▶ Complete the following:
1/ Answer from the methods text on Quartz-Seq library preparation:
(a) How many PCR cycles were used to enrich cDNA from 10 pg of ES-cell total RNA for Smart-Seq?
(b) Which polymerase replaced the standard one for PCR enrichment in the conventional RNA-seq library?
(c) At what temperature, and for how long, was the A-tailing reaction performed?
2/ Continue the methods text on Quartz-Seq library preparation from its last sentence.

** Selected excerpt follows **

For the Smart-Seq analysis, we amplified cDNA from 10 pg of the total RNA from ES cells using a commercial kit (SMARTer Ultra Low RNA Kit for Illumina sequencing; Clontech, Mountain View, CA, USA). After 19 cycles of PCR enrichment from the 10 pg of total ES-cell RNA, 2 to 3 ng of amplified cDNA were obtained.
Library preparation for single-cell Quartz-Seq
We prepared a library for conventional RNA-seq (with non-WTA) using a commercial kit (TruSeq RNA Sample Kit; Illumina Inc., San Diego, CA, USA) in accordance with the manufacturer's protocol with the exception of the PCR enrichment, for which we used a different polymerase (HiFi DNA polymerase; Kapa Biosystems Inc., Woburn, MA, USA).
To prepare the library for Quartz-Seq (with WTA) and Smart-Seq (with WTA), we prepared a DNA sequencing library using our optimized library preparation method, which we call ligation-based Illumina multiplex library preparation (LIMprep). For LIMprep, we used the same library preparation kit as before (Kapa Biosystems) and self-produced the TruSeq (Illumina) adaptors and PCR primers. For Quartz-Seq, 20 ng of amplified cDNA was diluted in 130 µl of Tris-EDTA (TE) buffer. The solutions were transferred into snap-cap microtubes (Covaris Inc., Woburn, MA, USA). The amplified cDNAs in the microtubes were fragmented using a focused ultrasonicator (model S220; Covaris). The ultrasonication process was configured as follows: duty factor 10%; peak incident power 175 W; cycles per burst 100; and time 600 seconds. The fragmented cDNA was purified into 10 µl of nuclease-free water using a concentrating column (DNA Clean and Concentrator-5; Zymo Research, Irvine, CA. USA). Subsequently, 40 µl of the reaction mix (1.25× End Repair Buffer and 1.25× End Repair Enzyme Mix) (Kapa Biosystems) was added to 10 µl of the fragmented cDNA solution. The end-repair reaction was performed at 20°C for 30 minutes. The end-repaired DNA was purified into 12.5 µl of EB1/10 buffer (1 mmol/l Tris-HCl pH 8.0) using a concentrating column as before (DNA Clean and Concentrator-5; Zymo Research). Subsequently, 12.5 µl of the A-tailing mix (2× A-tailing Buffer and 2× A-tailing Enzyme) was added to 12.5 µl of the end-repaired DNA solution. The A-tailing reaction was performed at 30°C for 30 minutes. The A-tailed DNA was purified into 12.5 µl of EB1/10 buffer using a concentrating column as before (DNA Clean and Concentrator-5; Zymo Research). Subsequently, 12.5 µl of the adaptor ligation mix (2× ligation buffer, 2× DNA ligase, and 10 pmol of each self-produced adaptor) was added to 12.5 µl of the A-tailed DNA solution at 4°C. The adaptor ligation was performed at 20°C for 15 minutes. For the adaptor ligation, we used 10 pmol of the self-produced TruSeq adaptor per sample. Each self-produced TruSeq adaptor was prepared using the following HPLC-purified primers (Hokkaido System Science Co. Ltd., Sapporo, Japan): TRSU, TRSI-2, TRSI-4, TRSI-5, TRSI-6, TRSI-7, and TRSI-12 (Table 1).

** End of Selected excerpt **
** Raw data follows **

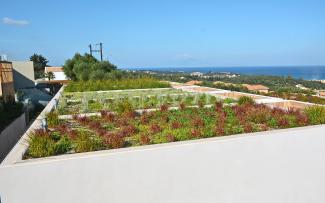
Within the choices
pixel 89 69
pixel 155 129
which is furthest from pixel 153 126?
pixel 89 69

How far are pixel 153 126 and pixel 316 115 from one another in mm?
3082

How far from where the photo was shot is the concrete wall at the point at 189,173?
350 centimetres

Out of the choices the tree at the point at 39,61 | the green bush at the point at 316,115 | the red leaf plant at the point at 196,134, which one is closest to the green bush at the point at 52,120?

** End of Raw data **
** Raw data follows **

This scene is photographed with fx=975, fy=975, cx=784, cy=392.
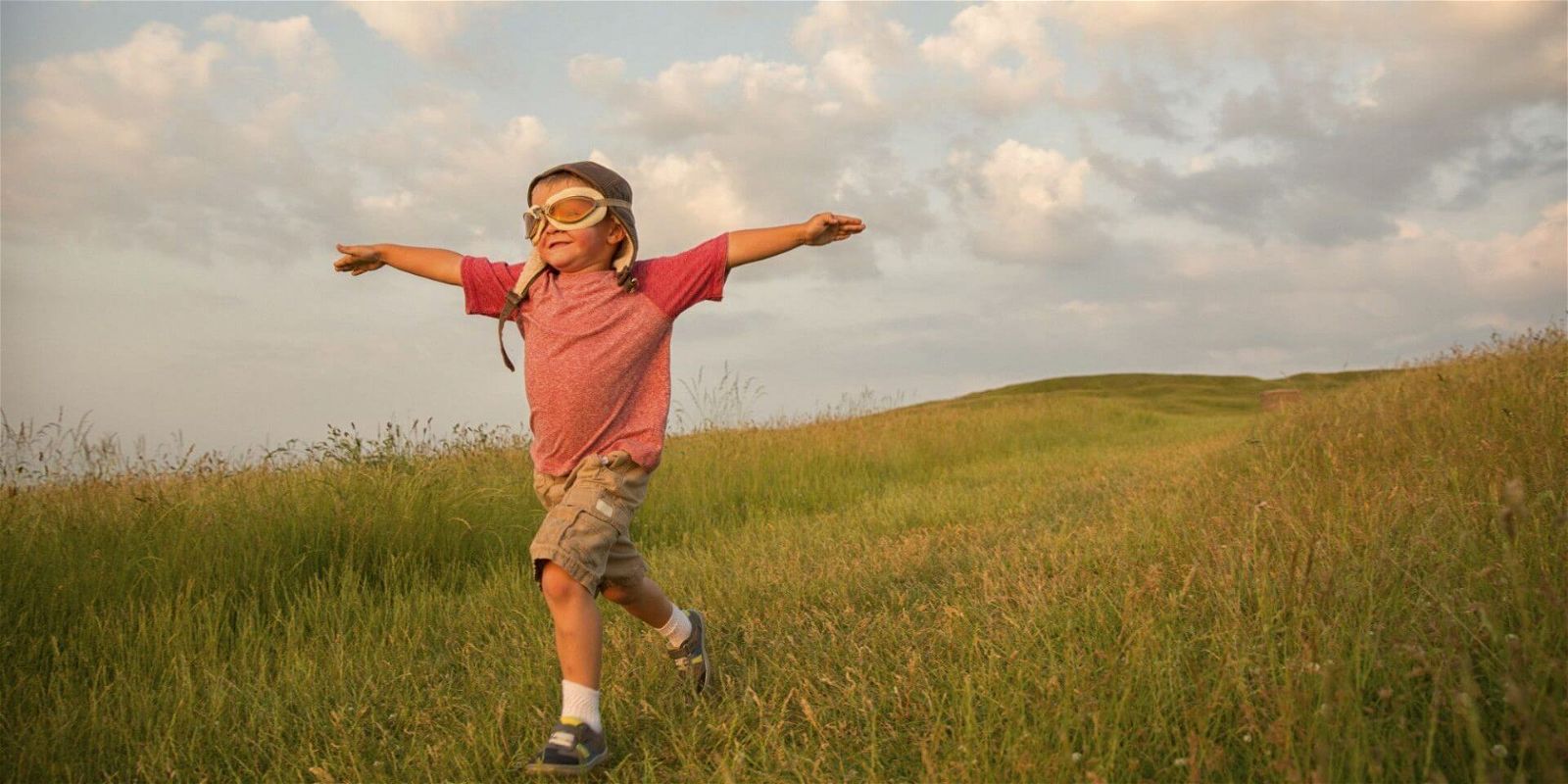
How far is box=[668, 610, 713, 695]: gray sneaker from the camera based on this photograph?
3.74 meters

** End of Raw data **

▶ Answers per task:
1/
(a) 19 cycles.
(b) HiFi DNA polymerase from Kapa Biosystems Inc.
(c) At 30°C for 30 minutes.

2/
Each primer was dissolved in the adaptor buffer (10 mmol/l Tris-HCl pH 7.8, 0.1 mmol/l EDTA pH 8.0, and 50 mmol/l NaCl) to a concentration of 100 µmol/l. Equal amounts of 100 µmol/l TRSU and 100 µmol/l of each TRSI primer were added to the PCR tubes. After mixing, these primers were incubated at 95°C for 2 minutes. The primer annealing was then performed (95°C for 2 minutes, followed by a temperature decrease of -0.5°C per cycle for 170 cycles). Subsequently, the reaction tubes were incubated at 4°C for 5 minutes. The resulting adaptors were diluted with adaptor buffer to a concentration of 10 µmol/l. We prepared 1 µl aliquots with 10 µ° of each adaptor, which were stored at -80°C until use. The removal of the adaptor dimer was performed as follows: 25 µl of binding support buffer (1 mol/l NaCl, 20 mmol/l MgCl2, and 20 mmol/l Tris-HCl pH 7.8) and 60 µl of bead solution (Agencourt AMPure XP; Beckman Coulter) was added to 25 µl of the adaptor-ligated DNA solution. After 15 minutes of incubation at 25°C, the beads were separated using a magnetic stand for at least 10 minutes. Then washed twice with 80% ethanol for 1 minute. The adaptor-ligated DNA was eluted with 25 µl of EB1/10. The purification step for the removal of the adaptor dimer was repeated. Finally, the adaptor-ligated DNA was eluted with 20 µl of EB1/10. A volume of 30 µl of the PCR solution (1.666× HiFi DNA polymerase ready mix (Kapa Biosystems), 17.5 pmol TPC1 primer, and 17.5 pmol TPC2 primer) was added to 20 µl of the adaptor-ligated DNA. The primer sequences are shown in Table 1. Each primer was dissolved in the adaptor buffer (10 mmol/l Tris-HCl pH 7.8, 0.1 mmol/l EDTA pH 8.0, and 50 mmol/l NaCl) to a concentration of 100 µmol/l. Prior to PCR enrichment, the reaction tubes were incubated at 98°C for 45 seconds, and the PCR enrichment was then performed (98°C for 15 seconds, 60°C for 30 seconds and 72°C for 30 seconds per cycle). Typically, 10 to 12 PCR cycles were used. After the PCR enrichment, the DNA sequencing library was purified (Agencourt Ampure XP beads; Beckman Coulter). The concentrations of the DNA sequencing library, including the TruSeq Index sequence, were estimated using a library quantification kit (Kapa Biosystems). The PCC for three technical replicates of the LIMprep protocol was 0.9976 ± 0.0005.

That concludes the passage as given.